Ses traits ne semblent pas en colère, je constate même qu'il se retient de rire. C'est étrange en tenant compte du nombre de clients qui sont partis vu le tintamarre que j'ai provoqué.
- Self-défense, réponds-je en rougissant. Je suis désolée, quand je suis stressée, je ne réfléchis pas beaucoup.
- Si vous réfléchissez le reste du temps, ça compense.
Ses dents blanches s'alignent face à sa connerie.
- Vous êtes taquin, je commence à vous cerner, monsieur Matt.
- Monsieur Matt, reprend-il, j'aime bien, approuve-t-il moqueur. Vous devriez rajouter un don de psychologie sur votre CV, Mademoiselle Le Fay.
Surprise d'entendre mon nom, mes yeux s'écarquillent en réalisant que tout est écrit sur mon curriculum vitæ. Je sens mes joues s'échauffer un peu plus, sans réussir à m'énerver. C'est assez étrange.
- Et vous, fouineur professionnel, le toisé-je du regard.
Son sourire s'agrandit.
- C'est qu'on a besoin d'une personne pour le service du jour, alors je croyais que vous veniez pour ça.
Pour appuyer ses paroles, il me pointe l'affiche qui est collée sur la vitrine des viennoiseries. « Recherche jeune serveur (-se) de 9h à 14h, du lundi au vendredi. » Mon cœur se compresse, me forçant à prendre de l'air. Jamais je ne me suis sentie aussi ridicule.
- Je vais devoir filer, mais si vous l'envisagez, je peux glisser votre candidature sur le bureau du patron.
Sa proposition m'étonne. Après tout ce qui s'est déroulé, il souhaite toujours m'aider ? Je l'observe méfiante.

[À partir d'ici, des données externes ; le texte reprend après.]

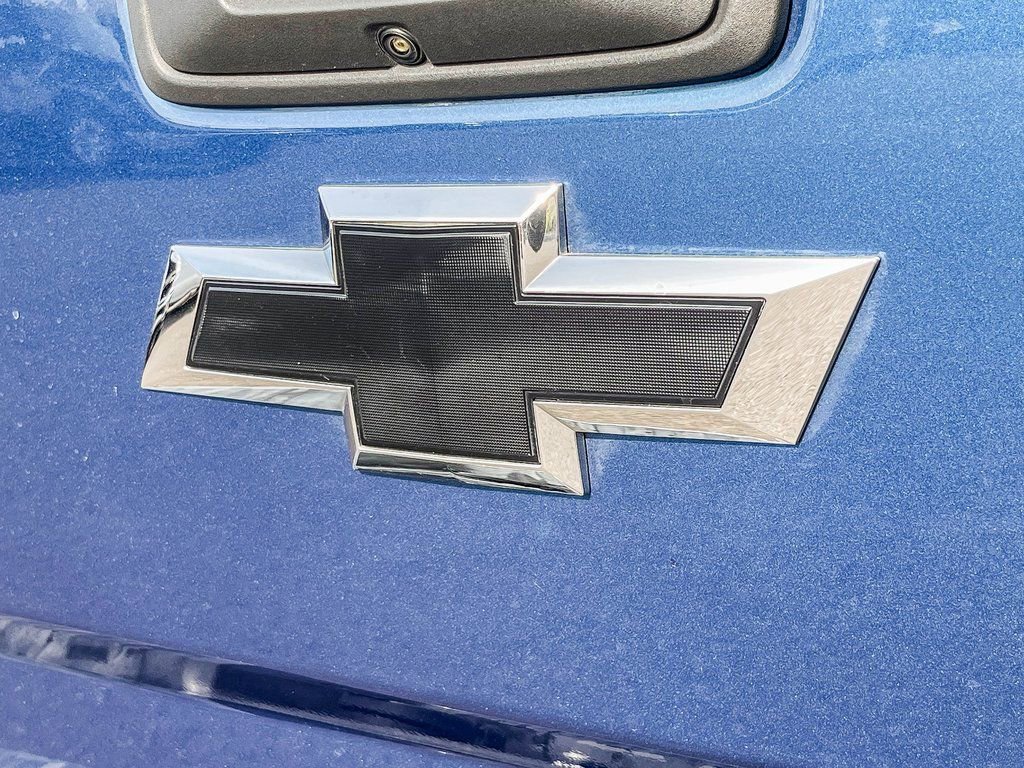 Used 2018 Chevrolet Silverado 1500 LT w/ All Star Edition image 20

- C'est encore l'une de vos blagues ?
Un jeune homme nous rejoint et serre la main du serveur en me saluant. Je lui réponds d'une voix basse, surprise de cette interruption. Le soleil tape dans mon dos, me spécifiant que la gelée du matin est passée. Je jette un nouveau coup d'œil à la pendule qui m'indique huit heures et demie. Ma grand-mère doit sûrement déjà s'inquiéter. Je serre les dents, avant de constater que les deux hommes sont derrière le comptoir, ils s'échangent leurs tabliers. Matt me sourit et bizarrement cela me plait bien.
- C'est Ozalée Le Fay, peut-être ta remplaçante, lance-t-il à son coéquipier.
J'en soupire, en posant mon sac sur l'une des tables. Après tout, qu'est-ce que j'ai à perdre ? Une feuille à la main, je m'avance alors que Matt sort en trombe de la pièce arrière. Il s'arrête pile à quelques millimètres de moi.
- Ne pas se mettre dans les allées de passage, mademoiselle, enchaîne-t-il sans bouger.
Je recule en lui tendant mon cv.
- Donnez ça à Fil, il est au courant. On se verra certainement demain, finit-il en m'adressant un clin d'œil.
Il emprunte la porte, le pas pressé, sans un regard en arrière. Je me surprends à sourire à l'idée de retrouver cet étrange personnage.
-Ozalée, c'est ça ? reprend son collègue qui apparaît.
La mine déterminée, j'acquiesce. Au final, j'aurai sûrement une bonne nouvelle à annoncer en rentrant chez moi.